Runner of Pern by McCaffrey, Anne. Part one

‘A bit of a rub would be marvellous, thanks. And before I sleep.’

‘I’ll be back with some food.’

Tenna thought of the bathing room in her parents’ station and grinned. Nothing to compare with this, though she’d always thought her station was lucky to have a tub so long you could lie out flat in it: even the tallest runners could. But you had to keep the fire going under the tank all the time to be sure there was enough for when a bath was needed. Not like this – the water already hot and you only needing to step into the tub. The herbs scented the steamy water, making it feel softer against her skin. She lay back again.

She was nearly asleep when Penda returned with a tray containing klah, fresh-baked bread, a little pot of, appropriately enough, stickleberry preserve and a bowl of porridge.

`Messages’ve already been handed over to them they was sent to so you can sleep good, knowing the run’s well ended.’

Tenna consumed her meal, down to the last scrap. Penda was making quite a mixture with the massage oils and the runner inhaled the scent of them. Then Tenna climbed on the table, letting her body go limp while Penda used a tweezer on the slivers still caught in her flesh. Penda counted as she deposited the wicked hairs. Nine, all told. She applied more medication and the last of the itching and discomfort vanished. Tenna sighed. Then Penda soothed tired muscles and tendons. Her touch was sure but gentle. She did announce there were more punctures on the backs of Tenna’s arms and legs and proceeded to go at them with the tweezers to remove the slivers. That done, her motions became more soothing and Tenna relaxed again.

‘There y’are. Just go along to the third door down on your left, Tenna,’ Penda said softly when she had finished.

Tenna roused enough from the delightful, massage-induced stupor and wrapped the big towel tightly around her chest. Like most runner females, she didn’t have much of a bust, but that was an advantage.

‘Don’t forget these,’ Penda said, shoving the laces of her running shoes at her. ‘Clothes’ll be clean and dry when you wake.’

‘Thanks, Penda,’ Tenna said sincerely, astonished that she’d been drowsy enough to forget her precious shoes.

She padded down the hall in the thick anklets that Penda had slipped on her feet and pushed in the third door. Light from the corridor showed her where the bed was straight across the narrow space, against the wall. Closing the door, she made her way to it in the dark. Dropping the towel, she leaned down to feel for the edge of the quilt she’d seen folded on the foot of the bed. She pulled it over her as she stretched out. Sighed once and fell asleep.

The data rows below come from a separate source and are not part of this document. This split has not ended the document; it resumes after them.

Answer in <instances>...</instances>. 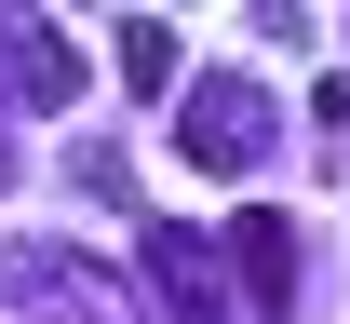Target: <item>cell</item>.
<instances>
[{"instance_id":"obj_1","label":"cell","mask_w":350,"mask_h":324,"mask_svg":"<svg viewBox=\"0 0 350 324\" xmlns=\"http://www.w3.org/2000/svg\"><path fill=\"white\" fill-rule=\"evenodd\" d=\"M175 149L202 162V176H256L269 162V108H256V82H189V122H175Z\"/></svg>"},{"instance_id":"obj_2","label":"cell","mask_w":350,"mask_h":324,"mask_svg":"<svg viewBox=\"0 0 350 324\" xmlns=\"http://www.w3.org/2000/svg\"><path fill=\"white\" fill-rule=\"evenodd\" d=\"M0 68H14V95H27V108H68V95H81L68 27H14V14H0Z\"/></svg>"},{"instance_id":"obj_3","label":"cell","mask_w":350,"mask_h":324,"mask_svg":"<svg viewBox=\"0 0 350 324\" xmlns=\"http://www.w3.org/2000/svg\"><path fill=\"white\" fill-rule=\"evenodd\" d=\"M229 271H243V297H297V243H283V216H229Z\"/></svg>"},{"instance_id":"obj_4","label":"cell","mask_w":350,"mask_h":324,"mask_svg":"<svg viewBox=\"0 0 350 324\" xmlns=\"http://www.w3.org/2000/svg\"><path fill=\"white\" fill-rule=\"evenodd\" d=\"M148 271L175 284V311H189V324H229V284H216V257H202V243H175V230H148Z\"/></svg>"},{"instance_id":"obj_5","label":"cell","mask_w":350,"mask_h":324,"mask_svg":"<svg viewBox=\"0 0 350 324\" xmlns=\"http://www.w3.org/2000/svg\"><path fill=\"white\" fill-rule=\"evenodd\" d=\"M122 82H135V95L175 82V27H162V14H122Z\"/></svg>"}]
</instances>
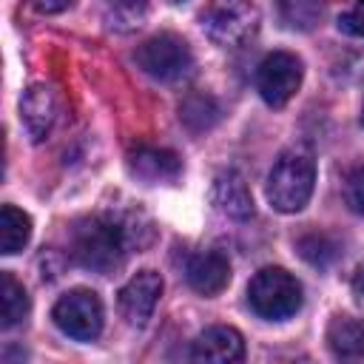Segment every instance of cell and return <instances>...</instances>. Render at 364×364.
<instances>
[{
    "mask_svg": "<svg viewBox=\"0 0 364 364\" xmlns=\"http://www.w3.org/2000/svg\"><path fill=\"white\" fill-rule=\"evenodd\" d=\"M344 202L353 213L364 216V168H350L344 173Z\"/></svg>",
    "mask_w": 364,
    "mask_h": 364,
    "instance_id": "20",
    "label": "cell"
},
{
    "mask_svg": "<svg viewBox=\"0 0 364 364\" xmlns=\"http://www.w3.org/2000/svg\"><path fill=\"white\" fill-rule=\"evenodd\" d=\"M338 28L350 37H364V0H355L341 17H338Z\"/></svg>",
    "mask_w": 364,
    "mask_h": 364,
    "instance_id": "21",
    "label": "cell"
},
{
    "mask_svg": "<svg viewBox=\"0 0 364 364\" xmlns=\"http://www.w3.org/2000/svg\"><path fill=\"white\" fill-rule=\"evenodd\" d=\"M131 233L114 216H88L71 230V256L94 273H114L128 253Z\"/></svg>",
    "mask_w": 364,
    "mask_h": 364,
    "instance_id": "1",
    "label": "cell"
},
{
    "mask_svg": "<svg viewBox=\"0 0 364 364\" xmlns=\"http://www.w3.org/2000/svg\"><path fill=\"white\" fill-rule=\"evenodd\" d=\"M134 60L148 77H154L159 82H176V80H185L193 71V54H191L188 43L176 34L148 37L136 48Z\"/></svg>",
    "mask_w": 364,
    "mask_h": 364,
    "instance_id": "5",
    "label": "cell"
},
{
    "mask_svg": "<svg viewBox=\"0 0 364 364\" xmlns=\"http://www.w3.org/2000/svg\"><path fill=\"white\" fill-rule=\"evenodd\" d=\"M301 85V60L290 51L267 54L256 68V91L270 108L287 105Z\"/></svg>",
    "mask_w": 364,
    "mask_h": 364,
    "instance_id": "7",
    "label": "cell"
},
{
    "mask_svg": "<svg viewBox=\"0 0 364 364\" xmlns=\"http://www.w3.org/2000/svg\"><path fill=\"white\" fill-rule=\"evenodd\" d=\"M159 296H162V276L156 270H139V273H134L122 284L119 299H117L122 318L128 324H134V327H142L151 318Z\"/></svg>",
    "mask_w": 364,
    "mask_h": 364,
    "instance_id": "8",
    "label": "cell"
},
{
    "mask_svg": "<svg viewBox=\"0 0 364 364\" xmlns=\"http://www.w3.org/2000/svg\"><path fill=\"white\" fill-rule=\"evenodd\" d=\"M74 0H31V6L40 11V14H60L71 6Z\"/></svg>",
    "mask_w": 364,
    "mask_h": 364,
    "instance_id": "22",
    "label": "cell"
},
{
    "mask_svg": "<svg viewBox=\"0 0 364 364\" xmlns=\"http://www.w3.org/2000/svg\"><path fill=\"white\" fill-rule=\"evenodd\" d=\"M26 316H28L26 287L9 270H3V276H0V324L9 330L14 324H20Z\"/></svg>",
    "mask_w": 364,
    "mask_h": 364,
    "instance_id": "17",
    "label": "cell"
},
{
    "mask_svg": "<svg viewBox=\"0 0 364 364\" xmlns=\"http://www.w3.org/2000/svg\"><path fill=\"white\" fill-rule=\"evenodd\" d=\"M128 171L145 185H171L182 173V159L168 148L139 145L128 154Z\"/></svg>",
    "mask_w": 364,
    "mask_h": 364,
    "instance_id": "9",
    "label": "cell"
},
{
    "mask_svg": "<svg viewBox=\"0 0 364 364\" xmlns=\"http://www.w3.org/2000/svg\"><path fill=\"white\" fill-rule=\"evenodd\" d=\"M299 253L313 267H330L333 259L338 256V245L327 233H307L299 239Z\"/></svg>",
    "mask_w": 364,
    "mask_h": 364,
    "instance_id": "19",
    "label": "cell"
},
{
    "mask_svg": "<svg viewBox=\"0 0 364 364\" xmlns=\"http://www.w3.org/2000/svg\"><path fill=\"white\" fill-rule=\"evenodd\" d=\"M279 17L293 31H310L321 20V0H276Z\"/></svg>",
    "mask_w": 364,
    "mask_h": 364,
    "instance_id": "18",
    "label": "cell"
},
{
    "mask_svg": "<svg viewBox=\"0 0 364 364\" xmlns=\"http://www.w3.org/2000/svg\"><path fill=\"white\" fill-rule=\"evenodd\" d=\"M188 284L202 296H216L230 282V262L219 250H199L185 264Z\"/></svg>",
    "mask_w": 364,
    "mask_h": 364,
    "instance_id": "11",
    "label": "cell"
},
{
    "mask_svg": "<svg viewBox=\"0 0 364 364\" xmlns=\"http://www.w3.org/2000/svg\"><path fill=\"white\" fill-rule=\"evenodd\" d=\"M361 122H364V105H361Z\"/></svg>",
    "mask_w": 364,
    "mask_h": 364,
    "instance_id": "25",
    "label": "cell"
},
{
    "mask_svg": "<svg viewBox=\"0 0 364 364\" xmlns=\"http://www.w3.org/2000/svg\"><path fill=\"white\" fill-rule=\"evenodd\" d=\"M199 23L216 46L239 48L259 28V9L253 0H210L199 14Z\"/></svg>",
    "mask_w": 364,
    "mask_h": 364,
    "instance_id": "4",
    "label": "cell"
},
{
    "mask_svg": "<svg viewBox=\"0 0 364 364\" xmlns=\"http://www.w3.org/2000/svg\"><path fill=\"white\" fill-rule=\"evenodd\" d=\"M57 111H60L57 94L43 82L26 88L20 97V119L34 142H43L51 134V128L57 122Z\"/></svg>",
    "mask_w": 364,
    "mask_h": 364,
    "instance_id": "10",
    "label": "cell"
},
{
    "mask_svg": "<svg viewBox=\"0 0 364 364\" xmlns=\"http://www.w3.org/2000/svg\"><path fill=\"white\" fill-rule=\"evenodd\" d=\"M222 117L219 102L210 94H188L179 102V122L191 131V134H202L210 131Z\"/></svg>",
    "mask_w": 364,
    "mask_h": 364,
    "instance_id": "15",
    "label": "cell"
},
{
    "mask_svg": "<svg viewBox=\"0 0 364 364\" xmlns=\"http://www.w3.org/2000/svg\"><path fill=\"white\" fill-rule=\"evenodd\" d=\"M51 318L65 336L77 341H94L102 330V301L94 290L77 287L57 299Z\"/></svg>",
    "mask_w": 364,
    "mask_h": 364,
    "instance_id": "6",
    "label": "cell"
},
{
    "mask_svg": "<svg viewBox=\"0 0 364 364\" xmlns=\"http://www.w3.org/2000/svg\"><path fill=\"white\" fill-rule=\"evenodd\" d=\"M210 199H213L216 210H222L225 216H230L236 222H245L253 216V196H250L247 182L239 171L216 173L213 188H210Z\"/></svg>",
    "mask_w": 364,
    "mask_h": 364,
    "instance_id": "13",
    "label": "cell"
},
{
    "mask_svg": "<svg viewBox=\"0 0 364 364\" xmlns=\"http://www.w3.org/2000/svg\"><path fill=\"white\" fill-rule=\"evenodd\" d=\"M353 290H355L358 301L364 304V262L358 264V270H355V276H353Z\"/></svg>",
    "mask_w": 364,
    "mask_h": 364,
    "instance_id": "23",
    "label": "cell"
},
{
    "mask_svg": "<svg viewBox=\"0 0 364 364\" xmlns=\"http://www.w3.org/2000/svg\"><path fill=\"white\" fill-rule=\"evenodd\" d=\"M114 6H119V9H136V6H142V0H111Z\"/></svg>",
    "mask_w": 364,
    "mask_h": 364,
    "instance_id": "24",
    "label": "cell"
},
{
    "mask_svg": "<svg viewBox=\"0 0 364 364\" xmlns=\"http://www.w3.org/2000/svg\"><path fill=\"white\" fill-rule=\"evenodd\" d=\"M316 182L313 154L304 148L284 151L267 173V202L282 213H296L307 205Z\"/></svg>",
    "mask_w": 364,
    "mask_h": 364,
    "instance_id": "2",
    "label": "cell"
},
{
    "mask_svg": "<svg viewBox=\"0 0 364 364\" xmlns=\"http://www.w3.org/2000/svg\"><path fill=\"white\" fill-rule=\"evenodd\" d=\"M242 355H245V341H242L239 330L225 327V324L208 327L191 344V358L193 361L230 364V361H242Z\"/></svg>",
    "mask_w": 364,
    "mask_h": 364,
    "instance_id": "12",
    "label": "cell"
},
{
    "mask_svg": "<svg viewBox=\"0 0 364 364\" xmlns=\"http://www.w3.org/2000/svg\"><path fill=\"white\" fill-rule=\"evenodd\" d=\"M327 347L338 361L364 364V321L353 316H336L327 324Z\"/></svg>",
    "mask_w": 364,
    "mask_h": 364,
    "instance_id": "14",
    "label": "cell"
},
{
    "mask_svg": "<svg viewBox=\"0 0 364 364\" xmlns=\"http://www.w3.org/2000/svg\"><path fill=\"white\" fill-rule=\"evenodd\" d=\"M247 304L259 318H290L301 307V284L284 267H262L247 284Z\"/></svg>",
    "mask_w": 364,
    "mask_h": 364,
    "instance_id": "3",
    "label": "cell"
},
{
    "mask_svg": "<svg viewBox=\"0 0 364 364\" xmlns=\"http://www.w3.org/2000/svg\"><path fill=\"white\" fill-rule=\"evenodd\" d=\"M31 239V219L14 205L0 208V250L6 256L20 253Z\"/></svg>",
    "mask_w": 364,
    "mask_h": 364,
    "instance_id": "16",
    "label": "cell"
}]
</instances>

Good-natured laughter and movement down the hall roused her. Someone had half-opened the glowbasket so she saw her own clothes, clean, dry and neatly folded on the stool where she’d dropped her running shoes. She realized she hadn’t even taken off the anklets before she got into bed. She wriggled her toes in them. No tenderness there. Her hands were stiff but cool so Penda’d gotten out all the slivers. The skin of her left arm and leg was stiff though and she threw back the quilt and tried to see the injuries. She couldn’t but there was a little too much heat in the skin on the back of her left arm and her right leg for her liking. Five sort of sore spots she couldn’t really check at all other than identifying them as `sore’. And, when she checked her legs, two bad red bumps on her thigh, one in the left calf and two on the fleshy part of her right leg by the shin bone. She had suffered more hurt than she’d realized. And stickle slivers could work their way through your flesh and into your blood. One got to your heart and you could die from it. She groaned and rose. Shook out her legs, testing the feel of her muscles, and, thanks to Penda’s massage, they didn’t ache. She dressed and then carefully folded the quilt, placing it just as she’d found it on the bed.